The notion of an Anglo mayor would have seemed unlikely just a few weeks ago, while the city was involved in one of its periodic linguistic debates during a provincial election campaign where language tensions figured prominently.
After the vote results were read out, Applebaum insisted he would do the best he could for all citizens in what he described as an increasingly multicultural city.
"Montreal is an inclusive city, where people can get a good job, people can work together and we live in harmony," he told reporters outside the council chamber.
"I'm going to do my job as the mayor, but I do not want to be seen as an anglophone mayor."
The political rarity was made possible by a string of spectacular developments. As late as last week, Applebaum appeared to have a slim chance of success -- but he went about building support and was helped along by a unique set of circumstances.
Applebaum, who sometimes stumbles when speaking French and wields a thick accent, even appeared to win over Montreal opposition leader Louise Harel, a former Parti Quebecois cabinet minister.
The sovereigntist PQ, a passionate defender of the French language in the province, has long bemoaned what it insists is the encroachment of English in Montreal.
Harel, leader of the Vision Montreal party, declined to reveal whom she supported in the secret-ballot vote. But she smiled broadly while casting her ballot and later noted that she was pleased with the result.
"We're happy with the openness it allows," Harel said of Applebaum's win, following campaign in which he promised to bring members of all parties together to run the city.
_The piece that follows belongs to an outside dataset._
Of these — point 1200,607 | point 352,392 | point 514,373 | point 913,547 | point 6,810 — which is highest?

"The status quo was not acceptable, so we all decided to be players in this change to do politics differently."
In his speech before the vote, Applebaum cast himself as a historic candidate but not for linguistic reasons. He has brushed aside questions about language, and didn't utter a word of English in his speech Friday.
Applebaum said his victory would be historic because he wanted to create a multi-partisan coalition, uniting former foes to clean up the scandal-plagued city.
The flurry of developments leading to his win began last week with the resignation of Gerald Tremblay, the former mayor whose administration was tarnished in a corruption scandal.
Because the mayor resigned less than a year before an election, provincial law said his successor had to be picked by city council on an interim basis.
Applebaum was an obvious contender, given that he was the No. 2 politician in the city after the mayor.
At a subsequent meeting, members of the Union Montreal caucus sidelined Applebaum and picked Richard Deschamps as their candidate.
Applebaum upstaged his old allies. He quit the caucus to sit as an independent, citing policy differences. He said he was taking a stand in favour of two things: smaller tax hikes and more transparency.
He insisted on tax hikes one percentage point lower than the planned 3.3 per cent. And he revealed the existence of a document that showed city officials were aware years ago that Montreal's closed construction industry created cost overruns.
Applebaum, the mayor of Montreal's largest borough, then went about building alliances.
He courted the two opposition parties, who agreed not to run their own candidates. He promised them positions in a coalition administration. And he assured them that he would not run against them in the next election.